### [Dataset content]

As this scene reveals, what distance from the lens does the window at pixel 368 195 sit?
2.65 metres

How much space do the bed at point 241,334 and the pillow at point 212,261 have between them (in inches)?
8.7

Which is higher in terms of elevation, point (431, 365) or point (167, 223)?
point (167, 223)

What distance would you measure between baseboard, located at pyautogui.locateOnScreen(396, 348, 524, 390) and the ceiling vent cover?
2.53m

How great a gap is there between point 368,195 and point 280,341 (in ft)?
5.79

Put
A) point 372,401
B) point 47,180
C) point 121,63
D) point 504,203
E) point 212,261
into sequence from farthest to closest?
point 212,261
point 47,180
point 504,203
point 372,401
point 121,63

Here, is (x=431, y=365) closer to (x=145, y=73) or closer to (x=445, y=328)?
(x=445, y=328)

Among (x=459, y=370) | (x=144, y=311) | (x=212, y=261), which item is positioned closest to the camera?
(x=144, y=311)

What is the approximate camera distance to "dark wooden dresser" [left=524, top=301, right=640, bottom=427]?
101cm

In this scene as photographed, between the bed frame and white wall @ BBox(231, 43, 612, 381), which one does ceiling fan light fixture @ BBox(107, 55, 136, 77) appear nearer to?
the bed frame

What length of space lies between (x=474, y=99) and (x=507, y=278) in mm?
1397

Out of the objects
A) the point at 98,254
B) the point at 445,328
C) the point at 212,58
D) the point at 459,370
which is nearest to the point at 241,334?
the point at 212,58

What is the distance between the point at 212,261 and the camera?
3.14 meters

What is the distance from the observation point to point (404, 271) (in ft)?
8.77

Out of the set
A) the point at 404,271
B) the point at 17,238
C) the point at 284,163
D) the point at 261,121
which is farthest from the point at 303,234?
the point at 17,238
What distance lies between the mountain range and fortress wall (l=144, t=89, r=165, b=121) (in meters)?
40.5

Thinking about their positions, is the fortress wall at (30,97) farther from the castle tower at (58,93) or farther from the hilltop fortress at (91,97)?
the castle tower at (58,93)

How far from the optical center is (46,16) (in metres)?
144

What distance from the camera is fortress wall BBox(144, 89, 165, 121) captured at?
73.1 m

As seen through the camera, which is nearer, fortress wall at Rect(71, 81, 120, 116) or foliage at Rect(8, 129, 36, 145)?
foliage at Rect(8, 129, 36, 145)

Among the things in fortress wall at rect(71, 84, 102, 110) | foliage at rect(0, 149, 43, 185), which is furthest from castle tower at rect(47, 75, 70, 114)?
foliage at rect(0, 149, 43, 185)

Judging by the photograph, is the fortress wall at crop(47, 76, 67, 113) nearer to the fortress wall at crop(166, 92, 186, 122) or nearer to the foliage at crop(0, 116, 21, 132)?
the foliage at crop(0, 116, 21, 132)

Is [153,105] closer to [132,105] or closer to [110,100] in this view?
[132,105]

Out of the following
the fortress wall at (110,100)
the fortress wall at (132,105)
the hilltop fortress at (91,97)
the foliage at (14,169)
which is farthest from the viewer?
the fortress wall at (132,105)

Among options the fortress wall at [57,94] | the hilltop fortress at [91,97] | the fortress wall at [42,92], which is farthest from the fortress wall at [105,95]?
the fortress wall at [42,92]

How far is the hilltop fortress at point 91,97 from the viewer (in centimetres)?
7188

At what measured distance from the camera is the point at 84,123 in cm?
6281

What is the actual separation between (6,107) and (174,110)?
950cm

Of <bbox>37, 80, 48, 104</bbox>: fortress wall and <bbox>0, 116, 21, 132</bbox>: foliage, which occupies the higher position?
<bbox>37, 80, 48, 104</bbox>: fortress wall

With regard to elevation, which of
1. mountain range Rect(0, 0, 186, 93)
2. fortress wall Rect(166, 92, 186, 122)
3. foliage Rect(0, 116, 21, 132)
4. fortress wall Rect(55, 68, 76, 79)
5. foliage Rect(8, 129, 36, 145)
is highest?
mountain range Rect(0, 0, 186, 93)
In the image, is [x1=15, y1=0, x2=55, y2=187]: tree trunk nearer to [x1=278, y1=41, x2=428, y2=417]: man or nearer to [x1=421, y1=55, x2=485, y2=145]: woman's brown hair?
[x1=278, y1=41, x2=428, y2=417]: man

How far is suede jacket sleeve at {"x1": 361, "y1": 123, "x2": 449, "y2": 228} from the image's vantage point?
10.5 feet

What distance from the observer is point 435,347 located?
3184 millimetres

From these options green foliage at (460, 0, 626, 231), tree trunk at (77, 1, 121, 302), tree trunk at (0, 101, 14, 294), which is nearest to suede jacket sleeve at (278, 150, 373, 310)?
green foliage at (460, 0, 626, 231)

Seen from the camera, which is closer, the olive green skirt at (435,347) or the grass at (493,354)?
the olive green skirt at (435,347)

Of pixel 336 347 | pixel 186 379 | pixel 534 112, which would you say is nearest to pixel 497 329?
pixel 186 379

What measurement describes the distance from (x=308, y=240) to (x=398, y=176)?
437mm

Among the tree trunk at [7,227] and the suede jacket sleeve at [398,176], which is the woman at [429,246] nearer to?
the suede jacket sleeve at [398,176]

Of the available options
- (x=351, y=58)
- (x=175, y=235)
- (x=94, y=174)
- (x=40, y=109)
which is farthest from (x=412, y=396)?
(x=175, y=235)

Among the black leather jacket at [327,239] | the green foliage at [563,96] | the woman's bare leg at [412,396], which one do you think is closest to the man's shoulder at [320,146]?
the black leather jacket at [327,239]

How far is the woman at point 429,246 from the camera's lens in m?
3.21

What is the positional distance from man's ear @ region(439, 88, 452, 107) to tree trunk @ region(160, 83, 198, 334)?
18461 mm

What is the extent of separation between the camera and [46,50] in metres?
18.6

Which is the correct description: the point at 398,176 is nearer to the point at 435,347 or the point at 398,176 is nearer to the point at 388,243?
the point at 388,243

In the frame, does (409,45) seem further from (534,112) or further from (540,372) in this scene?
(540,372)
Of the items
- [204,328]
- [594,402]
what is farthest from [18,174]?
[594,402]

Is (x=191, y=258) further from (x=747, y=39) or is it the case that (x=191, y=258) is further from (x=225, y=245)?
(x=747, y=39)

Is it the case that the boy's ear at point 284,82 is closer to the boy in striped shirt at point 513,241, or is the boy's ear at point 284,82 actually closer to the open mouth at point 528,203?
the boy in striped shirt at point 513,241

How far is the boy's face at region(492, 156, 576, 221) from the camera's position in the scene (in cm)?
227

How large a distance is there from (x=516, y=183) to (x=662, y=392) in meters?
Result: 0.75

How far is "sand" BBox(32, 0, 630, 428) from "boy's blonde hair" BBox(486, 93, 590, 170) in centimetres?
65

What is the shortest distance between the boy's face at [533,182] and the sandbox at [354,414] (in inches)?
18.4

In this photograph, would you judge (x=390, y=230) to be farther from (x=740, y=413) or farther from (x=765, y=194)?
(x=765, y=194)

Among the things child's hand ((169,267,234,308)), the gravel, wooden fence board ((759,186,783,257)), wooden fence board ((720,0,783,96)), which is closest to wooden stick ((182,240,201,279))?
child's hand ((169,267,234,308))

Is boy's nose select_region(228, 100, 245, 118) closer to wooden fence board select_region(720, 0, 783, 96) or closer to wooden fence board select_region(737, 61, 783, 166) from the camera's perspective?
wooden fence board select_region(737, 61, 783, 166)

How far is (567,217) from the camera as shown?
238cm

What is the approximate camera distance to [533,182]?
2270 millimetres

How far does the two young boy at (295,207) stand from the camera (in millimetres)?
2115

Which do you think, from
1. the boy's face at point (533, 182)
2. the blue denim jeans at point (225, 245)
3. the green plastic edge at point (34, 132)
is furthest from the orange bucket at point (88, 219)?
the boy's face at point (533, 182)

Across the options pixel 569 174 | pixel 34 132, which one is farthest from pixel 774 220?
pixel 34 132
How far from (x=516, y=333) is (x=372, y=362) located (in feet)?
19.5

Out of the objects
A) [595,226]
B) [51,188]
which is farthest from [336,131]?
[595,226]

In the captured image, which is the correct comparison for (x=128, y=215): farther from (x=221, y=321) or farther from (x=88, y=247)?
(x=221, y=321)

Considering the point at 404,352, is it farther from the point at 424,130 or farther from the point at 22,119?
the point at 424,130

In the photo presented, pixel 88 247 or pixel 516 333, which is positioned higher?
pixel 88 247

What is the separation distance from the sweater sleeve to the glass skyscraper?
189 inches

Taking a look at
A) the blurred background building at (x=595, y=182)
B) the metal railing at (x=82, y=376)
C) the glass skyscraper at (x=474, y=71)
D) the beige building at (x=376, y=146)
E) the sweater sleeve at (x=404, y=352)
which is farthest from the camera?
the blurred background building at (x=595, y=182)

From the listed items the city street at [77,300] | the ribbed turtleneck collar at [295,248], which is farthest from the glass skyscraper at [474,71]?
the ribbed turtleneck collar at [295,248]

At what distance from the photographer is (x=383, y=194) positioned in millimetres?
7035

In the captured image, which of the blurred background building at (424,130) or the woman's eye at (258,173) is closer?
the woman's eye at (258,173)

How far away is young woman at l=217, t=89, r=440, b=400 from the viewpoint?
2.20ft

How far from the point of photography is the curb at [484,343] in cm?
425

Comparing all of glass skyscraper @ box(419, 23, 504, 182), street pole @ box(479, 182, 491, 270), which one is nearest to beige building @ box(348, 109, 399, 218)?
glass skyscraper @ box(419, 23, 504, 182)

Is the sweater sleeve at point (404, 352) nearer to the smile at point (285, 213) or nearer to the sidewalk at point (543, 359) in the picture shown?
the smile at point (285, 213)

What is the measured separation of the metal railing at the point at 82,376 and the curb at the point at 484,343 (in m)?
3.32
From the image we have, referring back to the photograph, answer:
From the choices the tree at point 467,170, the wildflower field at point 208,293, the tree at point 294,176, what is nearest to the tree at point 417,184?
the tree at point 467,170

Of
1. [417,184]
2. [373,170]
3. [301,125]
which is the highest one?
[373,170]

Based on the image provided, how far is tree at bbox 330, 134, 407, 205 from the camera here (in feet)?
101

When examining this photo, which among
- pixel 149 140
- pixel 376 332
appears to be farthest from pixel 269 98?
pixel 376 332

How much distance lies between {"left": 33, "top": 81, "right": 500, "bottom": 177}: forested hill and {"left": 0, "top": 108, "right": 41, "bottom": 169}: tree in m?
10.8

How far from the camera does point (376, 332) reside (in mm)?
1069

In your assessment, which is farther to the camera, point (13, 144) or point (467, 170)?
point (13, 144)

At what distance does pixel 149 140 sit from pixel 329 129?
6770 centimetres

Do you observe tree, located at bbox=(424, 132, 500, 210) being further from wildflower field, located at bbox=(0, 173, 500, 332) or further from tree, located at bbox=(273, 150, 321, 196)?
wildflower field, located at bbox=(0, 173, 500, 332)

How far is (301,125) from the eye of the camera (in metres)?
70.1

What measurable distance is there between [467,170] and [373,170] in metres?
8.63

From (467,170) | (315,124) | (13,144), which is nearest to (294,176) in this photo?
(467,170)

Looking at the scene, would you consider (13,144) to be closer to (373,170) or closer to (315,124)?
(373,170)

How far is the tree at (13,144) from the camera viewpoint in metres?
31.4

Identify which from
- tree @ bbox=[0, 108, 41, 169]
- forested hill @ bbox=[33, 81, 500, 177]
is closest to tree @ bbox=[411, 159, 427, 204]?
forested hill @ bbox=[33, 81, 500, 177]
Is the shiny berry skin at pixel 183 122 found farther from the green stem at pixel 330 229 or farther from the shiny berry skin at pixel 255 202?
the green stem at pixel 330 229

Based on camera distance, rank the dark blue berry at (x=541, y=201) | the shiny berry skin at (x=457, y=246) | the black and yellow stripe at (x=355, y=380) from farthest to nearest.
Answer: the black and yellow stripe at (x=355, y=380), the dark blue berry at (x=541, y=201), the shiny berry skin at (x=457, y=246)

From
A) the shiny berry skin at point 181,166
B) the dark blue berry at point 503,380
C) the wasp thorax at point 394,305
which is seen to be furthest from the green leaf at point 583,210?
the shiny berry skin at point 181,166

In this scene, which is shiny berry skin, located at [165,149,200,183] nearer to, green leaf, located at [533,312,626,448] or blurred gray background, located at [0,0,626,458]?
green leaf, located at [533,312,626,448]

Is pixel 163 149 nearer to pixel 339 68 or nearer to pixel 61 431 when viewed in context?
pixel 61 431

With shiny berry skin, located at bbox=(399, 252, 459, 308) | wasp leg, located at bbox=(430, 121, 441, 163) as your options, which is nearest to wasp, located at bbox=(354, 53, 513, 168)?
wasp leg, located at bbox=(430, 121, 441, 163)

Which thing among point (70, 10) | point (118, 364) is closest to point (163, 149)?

### [Problem description]
Take everything from the line containing "top=301, right=640, bottom=427]?" down to the line containing "3.14 meters" in the rows above, and write those lines out again with "camera" switched to "lens" and nothing else changed.

### [Solution for this problem]
What is the approximate lens distance to "dark wooden dresser" [left=524, top=301, right=640, bottom=427]?
101cm

In this scene as photographed, between the bed frame and white wall @ BBox(231, 43, 612, 381), which one does ceiling fan light fixture @ BBox(107, 55, 136, 77) appear nearer to?
the bed frame

What length of space lies between (x=474, y=99) and (x=507, y=278) in mm?
1397

Out of the objects
A) the point at 98,254
B) the point at 445,328
C) the point at 212,58
D) the point at 459,370
which is nearest to the point at 241,334?
the point at 212,58

What is the distance between the point at 212,261 and the lens?
3.14 meters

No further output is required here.